By Jim Harrison
I’m trying to think of an electronic system that could not make use of machine learning. Some very small systems — yes, of course. For some systems, it probably would not be worth the trouble, but for a big percentage of all design projects, machine learning and neural networks (and TensorFlow) could provide a big enhancement.
Last November, Google opened up its in-house machine learning software TensorFlow, making the program that powers its translation services and photo analytics (among many other things) open-source and free to download. And recently, the company released a distributed version of the software that allows it to run across multiple machines — up to hundreds at a time.
Start with neural
A neural network is a technique for building a computer program that learns from data. It is based very loosely on how we think the human brain works. First, a collection of software “neurons” are created and connected together, allowing them to send messages to each other. Next, the network is asked to solve a problem, which it attempts to do over and over, each time strengthening the connections that lead to success and diminishing those that lead to failure.
Machine learning
Machine learning software only gets to be clever by analyzing large amounts of data — looking for common properties and trends like facial features in photographs, for example. If you wanted a computer to learn something, you would, using conventional programming, give it a very precise set of rules. Say you want it to cook pasta.

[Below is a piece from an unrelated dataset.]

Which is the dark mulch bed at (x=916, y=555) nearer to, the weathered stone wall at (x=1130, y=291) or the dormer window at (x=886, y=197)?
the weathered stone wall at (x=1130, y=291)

There would be, maybe, 50 or 100 rules to find the right pot in the kitchen cupboards, and many more to find the stove and the correct burner, etc. With machine learning, you’d instead show the network 10,000 videos of someone cooking pasta — maybe in the same kitchen, or maybe not.
In recent years, other companies and researchers have also made huge strides in this area of AI, including Facebook, Microsoft, and Twitter. And some have already open-sourced software that’s similar to TensorFlow. This includes Torch — a system originally built by researchers in Switzerland — as well as systems like Caffe and Theano. But TensorFlow is significant. That’s because Google’s AI engine is regarded by some as the world’s most advanced.
Google isn’t giving away all of its secrets. At the moment, the company is only open-sourcing part of this AI engine. It’s sharing only some of the algorithms that run atop the engine. And it’s not sharing access to the remarkably advanced hardware infrastructure that drives this engine. But Google is giving away at least some of its most important data center software.
So what is it exactly?
TensorFlow is an open-source software library for numerical computation using data flow graphs. Nodes in the graph represent mathematical operations, while the graph edges represent the multidimensional data arrays (tensors) communicated between them. The flexible architecture allows you to deploy computation to one or more CPUs or GPUs in a desktop, server, or mobile device with a single API. TensorFlow was originally developed by researchers and engineers working on the Google Brain Team within Google's Machine Intelligence research organization for the purposes of conducting machine learning and deep neural networks research, but the system is general enough to be applicable in a wide variety of other domains as well. See www.tensorflow.org and Github and this video for more information.
What is a data flow graph?
Data flow graphs describe mathematical computation with a directed graph of nodes and edges. Nodes typically implement mathematical operations, but can also represent endpoints to feed in data, push out results, or read/write persistent variables. Edges describe the input/output relationships between nodes. These data edges carry dynamically sized multidimensional data arrays, or tensors. The flow of tensors through the graph is where TensorFlow gets its name. Nodes are assigned to computational devices and execute asynchronously and in parallel once all of the tensors on their incoming edges becomes available.
Still many limitations
So, basically, you feed neural networks vast amounts of data, and they learn to perform a task. Feed them myriad photos of breakfast, lunch, and dinner and they can learn to recognize a meal. Feed the networks spoken words and they can learn to recognize what you say. Feed them some old movie dialogue and they can learn to carry on a conversation — not a perfect conversation, but a pretty good conversation. GPUs are good at processing lots of little bits of data in parallel, and that’s what deep learning requires.
However, while deep learning has proven to be adept at tasks involving speech and image recognition, it also has plenty of limitations. The answers to most problems are good, but not excellent. Excellent is very, very hard to get to. The intelligence of deep-learning techniques is narrow and stiff. As cognitive psychologist Gary Marcus writes in The New Yorker, the popular methods “lack ways of representing causal relationships (such as between diseases and their symptoms) and face challenges in acquiring abstract ideas like ‘sibling’ or ‘identical to.’ They have no obvious ways of performing logical inferences, and they are also still a long way from integrating abstract knowledge, such as information about what objects are, what they are for, and how they are typically used.” In other words, they don’t have any common sense.